__DATA SHOWN__:
::::::

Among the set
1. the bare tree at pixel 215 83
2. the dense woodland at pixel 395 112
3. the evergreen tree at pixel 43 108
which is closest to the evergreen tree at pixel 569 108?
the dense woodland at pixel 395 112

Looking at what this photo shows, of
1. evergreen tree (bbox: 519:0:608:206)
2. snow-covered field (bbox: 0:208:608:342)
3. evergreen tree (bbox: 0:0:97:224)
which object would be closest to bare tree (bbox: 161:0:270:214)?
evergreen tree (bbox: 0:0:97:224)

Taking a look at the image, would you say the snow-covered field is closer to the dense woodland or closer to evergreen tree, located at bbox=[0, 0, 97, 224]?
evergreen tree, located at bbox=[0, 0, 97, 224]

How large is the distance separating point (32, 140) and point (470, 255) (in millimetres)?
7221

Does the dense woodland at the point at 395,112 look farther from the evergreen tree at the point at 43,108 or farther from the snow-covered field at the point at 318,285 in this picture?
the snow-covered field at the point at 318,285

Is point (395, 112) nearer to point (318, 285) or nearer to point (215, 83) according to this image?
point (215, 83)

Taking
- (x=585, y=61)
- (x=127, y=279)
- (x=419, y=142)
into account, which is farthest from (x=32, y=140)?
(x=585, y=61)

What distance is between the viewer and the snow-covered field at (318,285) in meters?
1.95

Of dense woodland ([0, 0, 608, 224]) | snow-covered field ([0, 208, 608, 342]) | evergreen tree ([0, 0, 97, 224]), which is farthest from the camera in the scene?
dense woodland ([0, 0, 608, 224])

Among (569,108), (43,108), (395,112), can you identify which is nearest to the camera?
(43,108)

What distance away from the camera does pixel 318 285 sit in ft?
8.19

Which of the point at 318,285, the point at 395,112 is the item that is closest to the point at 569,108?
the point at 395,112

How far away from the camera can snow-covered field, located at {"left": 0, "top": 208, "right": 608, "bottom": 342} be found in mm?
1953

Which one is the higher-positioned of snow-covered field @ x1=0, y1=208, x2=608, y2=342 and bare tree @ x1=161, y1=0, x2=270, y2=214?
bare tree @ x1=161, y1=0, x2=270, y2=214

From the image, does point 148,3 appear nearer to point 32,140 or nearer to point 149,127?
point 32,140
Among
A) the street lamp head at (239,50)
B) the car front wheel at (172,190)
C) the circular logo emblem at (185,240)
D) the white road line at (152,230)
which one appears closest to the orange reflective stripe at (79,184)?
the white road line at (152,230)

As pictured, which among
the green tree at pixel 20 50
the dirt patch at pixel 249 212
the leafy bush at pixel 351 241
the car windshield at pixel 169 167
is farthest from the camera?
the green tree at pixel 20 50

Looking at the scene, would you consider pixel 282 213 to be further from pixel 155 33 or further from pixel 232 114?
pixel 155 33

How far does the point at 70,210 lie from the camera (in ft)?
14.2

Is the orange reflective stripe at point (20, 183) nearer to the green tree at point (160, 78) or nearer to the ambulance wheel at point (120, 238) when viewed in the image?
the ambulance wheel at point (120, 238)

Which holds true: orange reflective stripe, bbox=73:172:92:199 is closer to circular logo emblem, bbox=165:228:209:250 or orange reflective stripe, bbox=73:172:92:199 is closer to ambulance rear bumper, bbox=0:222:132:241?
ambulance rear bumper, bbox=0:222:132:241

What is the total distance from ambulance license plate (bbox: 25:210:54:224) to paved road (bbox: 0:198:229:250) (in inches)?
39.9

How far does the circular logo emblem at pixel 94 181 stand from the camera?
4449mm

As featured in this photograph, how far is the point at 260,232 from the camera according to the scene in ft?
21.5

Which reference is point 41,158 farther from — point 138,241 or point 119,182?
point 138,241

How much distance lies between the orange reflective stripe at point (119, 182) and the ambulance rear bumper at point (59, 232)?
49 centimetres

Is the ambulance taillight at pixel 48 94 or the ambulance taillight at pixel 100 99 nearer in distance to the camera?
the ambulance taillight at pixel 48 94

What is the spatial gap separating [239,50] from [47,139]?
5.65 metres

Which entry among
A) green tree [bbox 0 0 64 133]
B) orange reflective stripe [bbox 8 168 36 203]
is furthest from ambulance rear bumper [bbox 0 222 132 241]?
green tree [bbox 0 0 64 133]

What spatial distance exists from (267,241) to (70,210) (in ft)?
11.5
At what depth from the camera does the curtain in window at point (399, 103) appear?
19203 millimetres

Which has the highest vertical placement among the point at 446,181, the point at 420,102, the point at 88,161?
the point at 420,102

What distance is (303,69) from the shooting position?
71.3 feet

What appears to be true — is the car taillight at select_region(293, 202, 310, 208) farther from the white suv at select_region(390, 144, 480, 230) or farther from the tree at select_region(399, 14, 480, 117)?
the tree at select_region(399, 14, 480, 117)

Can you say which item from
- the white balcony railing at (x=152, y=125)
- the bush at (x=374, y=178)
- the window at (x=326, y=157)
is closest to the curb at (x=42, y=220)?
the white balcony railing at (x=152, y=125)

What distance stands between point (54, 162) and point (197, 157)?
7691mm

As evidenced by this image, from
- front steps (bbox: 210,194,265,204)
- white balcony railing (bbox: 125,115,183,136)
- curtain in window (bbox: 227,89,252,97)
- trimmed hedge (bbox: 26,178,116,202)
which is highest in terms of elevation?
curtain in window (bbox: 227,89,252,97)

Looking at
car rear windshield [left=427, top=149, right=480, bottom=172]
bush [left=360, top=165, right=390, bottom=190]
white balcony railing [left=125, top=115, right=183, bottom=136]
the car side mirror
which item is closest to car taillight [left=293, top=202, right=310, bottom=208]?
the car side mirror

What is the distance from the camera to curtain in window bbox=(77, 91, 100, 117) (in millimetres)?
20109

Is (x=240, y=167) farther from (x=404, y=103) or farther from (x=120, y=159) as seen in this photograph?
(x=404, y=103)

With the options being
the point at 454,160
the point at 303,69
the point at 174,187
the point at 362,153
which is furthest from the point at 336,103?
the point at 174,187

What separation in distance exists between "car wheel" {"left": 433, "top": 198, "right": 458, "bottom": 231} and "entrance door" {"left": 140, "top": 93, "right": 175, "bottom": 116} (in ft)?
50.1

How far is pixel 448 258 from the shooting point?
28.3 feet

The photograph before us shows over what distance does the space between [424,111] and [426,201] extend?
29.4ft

::::::

__TASK__: Turn all of the rows above into a numbered list, one line per item, and drop every blank line.

__THE RESPONSE__:
1. Among the set
2. 1. the bare tree at pixel 215 83
3. 2. the dense woodland at pixel 395 112
4. 3. the evergreen tree at pixel 43 108
5. which is closest to the evergreen tree at pixel 569 108?
6. the dense woodland at pixel 395 112
7. Looking at what this photo shows, of
8. 1. evergreen tree (bbox: 519:0:608:206)
9. 2. snow-covered field (bbox: 0:208:608:342)
10. 3. evergreen tree (bbox: 0:0:97:224)
11. which object would be closest to bare tree (bbox: 161:0:270:214)?
12. evergreen tree (bbox: 0:0:97:224)
13. Taking a look at the image, would you say the snow-covered field is closer to the dense woodland or closer to evergreen tree, located at bbox=[0, 0, 97, 224]?
14. evergreen tree, located at bbox=[0, 0, 97, 224]
15. How large is the distance separating point (32, 140) and point (470, 255) (in millimetres)?
16. 7221
17. Does the dense woodland at the point at 395,112 look farther from the evergreen tree at the point at 43,108 or farther from the snow-covered field at the point at 318,285 in this picture?
18. the snow-covered field at the point at 318,285
19. Is point (395, 112) nearer to point (318, 285) or nearer to point (215, 83) according to this image?
20. point (215, 83)
21. Taking
22. - (x=585, y=61)
23. - (x=127, y=279)
24. - (x=419, y=142)
25. into account, which is farthest from (x=32, y=140)?
26. (x=585, y=61)
27. What distance is between the viewer and the snow-covered field at (318,285) in meters?
28. 1.95
29. Of dense woodland ([0, 0, 608, 224]) | snow-covered field ([0, 208, 608, 342]) | evergreen tree ([0, 0, 97, 224]), which is farthest from the camera in the scene?
30. dense woodland ([0, 0, 608, 224])
31. Among (569,108), (43,108), (395,112), can you identify which is nearest to the camera?
32. (43,108)
33. What distance away from the camera does pixel 318 285 sit in ft?
34. 8.19
35. Which of the point at 318,285, the point at 395,112 is the item that is closest to the point at 569,108?
36. the point at 395,112
37. How far away from the camera can snow-covered field, located at {"left": 0, "top": 208, "right": 608, "bottom": 342} be found in mm?
38. 1953
39. Which one is the higher-positioned of snow-covered field @ x1=0, y1=208, x2=608, y2=342 and bare tree @ x1=161, y1=0, x2=270, y2=214?
40. bare tree @ x1=161, y1=0, x2=270, y2=214
41. From the image, does point 148,3 appear nearer to point 32,140 or nearer to point 149,127?
42. point 32,140
43. Among
44. A) the street lamp head at (239,50)
45. B) the car front wheel at (172,190)
46. C) the circular logo emblem at (185,240)
47. D) the white road line at (152,230)
48. which one appears closest to the orange reflective stripe at (79,184)?
49. the white road line at (152,230)
50. As pictured, which among
51. the green tree at pixel 20 50
52. the dirt patch at pixel 249 212
53. the leafy bush at pixel 351 241
54. the car windshield at pixel 169 167
55. is farthest from the camera?
56. the green tree at pixel 20 50
57. Looking at the scene, would you consider pixel 282 213 to be further from pixel 155 33 or further from pixel 232 114?
58. pixel 155 33
59. How far does the point at 70,210 lie from the camera (in ft)?
60. 14.2
61. Is the orange reflective stripe at point (20, 183) nearer to the green tree at point (160, 78) or nearer to the ambulance wheel at point (120, 238) when viewed in the image?
62. the ambulance wheel at point (120, 238)
63. Which holds true: orange reflective stripe, bbox=73:172:92:199 is closer to circular logo emblem, bbox=165:228:209:250 or orange reflective stripe, bbox=73:172:92:199 is closer to ambulance rear bumper, bbox=0:222:132:241?
64. ambulance rear bumper, bbox=0:222:132:241
65. What is the total distance from ambulance license plate (bbox: 25:210:54:224) to paved road (bbox: 0:198:229:250) (in inches)?
66. 39.9
67. How far does the circular logo emblem at pixel 94 181 stand from the camera?
68. 4449mm
69. As featured in this photograph, how far is the point at 260,232 from the camera according to the scene in ft?
70. 21.5
71. Which reference is point 41,158 farther from — point 138,241 or point 119,182?
72. point 138,241
73. How much distance lies between the orange reflective stripe at point (119, 182) and the ambulance rear bumper at point (59, 232)?
74. 49 centimetres
75. Is the ambulance taillight at pixel 48 94 or the ambulance taillight at pixel 100 99 nearer in distance to the camera?
76. the ambulance taillight at pixel 48 94
77. What is the spatial gap separating [239,50] from [47,139]?
78. 5.65 metres
79. Which entry among
80. A) green tree [bbox 0 0 64 133]
81. B) orange reflective stripe [bbox 8 168 36 203]
82. is furthest from ambulance rear bumper [bbox 0 222 132 241]?
83. green tree [bbox 0 0 64 133]
84. What spatial distance exists from (267,241) to (70,210) (in ft)?
85. 11.5
86. At what depth from the camera does the curtain in window at point (399, 103) appear?
87. 19203 millimetres
88. Which has the highest vertical placement among the point at 446,181, the point at 420,102, the point at 88,161?
89. the point at 420,102
90. What distance is (303,69) from the shooting position?
91. 71.3 feet
92. What appears to be true — is the car taillight at select_region(293, 202, 310, 208) farther from the white suv at select_region(390, 144, 480, 230) or farther from the tree at select_region(399, 14, 480, 117)?
93. the tree at select_region(399, 14, 480, 117)
94. Can you say which item from
95. - the white balcony railing at (x=152, y=125)
96. - the bush at (x=374, y=178)
97. - the window at (x=326, y=157)
98. is closest to the curb at (x=42, y=220)?
99. the white balcony railing at (x=152, y=125)
100. What distance stands between point (54, 162) and point (197, 157)?
101. 7691mm
102. As evidenced by this image, from
103. - front steps (bbox: 210,194,265,204)
104. - white balcony railing (bbox: 125,115,183,136)
105. - curtain in window (bbox: 227,89,252,97)
106. - trimmed hedge (bbox: 26,178,116,202)
107. which is highest in terms of elevation?
108. curtain in window (bbox: 227,89,252,97)
109. Looking at
110. car rear windshield [left=427, top=149, right=480, bottom=172]
111. bush [left=360, top=165, right=390, bottom=190]
112. white balcony railing [left=125, top=115, right=183, bottom=136]
113. the car side mirror
114. which item is closest to car taillight [left=293, top=202, right=310, bottom=208]?
115. the car side mirror
116. What is the distance from the camera to curtain in window bbox=(77, 91, 100, 117) (in millimetres)?
117. 20109
118. Is (x=240, y=167) farther from (x=404, y=103) or farther from (x=120, y=159) as seen in this photograph?
119. (x=404, y=103)
120. With the options being
121. the point at 454,160
122. the point at 303,69
123. the point at 174,187
124. the point at 362,153
125. which is furthest from the point at 336,103?
126. the point at 174,187
127. What separation in distance exists between "car wheel" {"left": 433, "top": 198, "right": 458, "bottom": 231} and "entrance door" {"left": 140, "top": 93, "right": 175, "bottom": 116} (in ft)?
128. 50.1
129. How far is pixel 448 258 from the shooting point?
130. 28.3 feet
131. The photograph before us shows over what distance does the space between [424,111] and [426,201] extend?
132. 29.4ft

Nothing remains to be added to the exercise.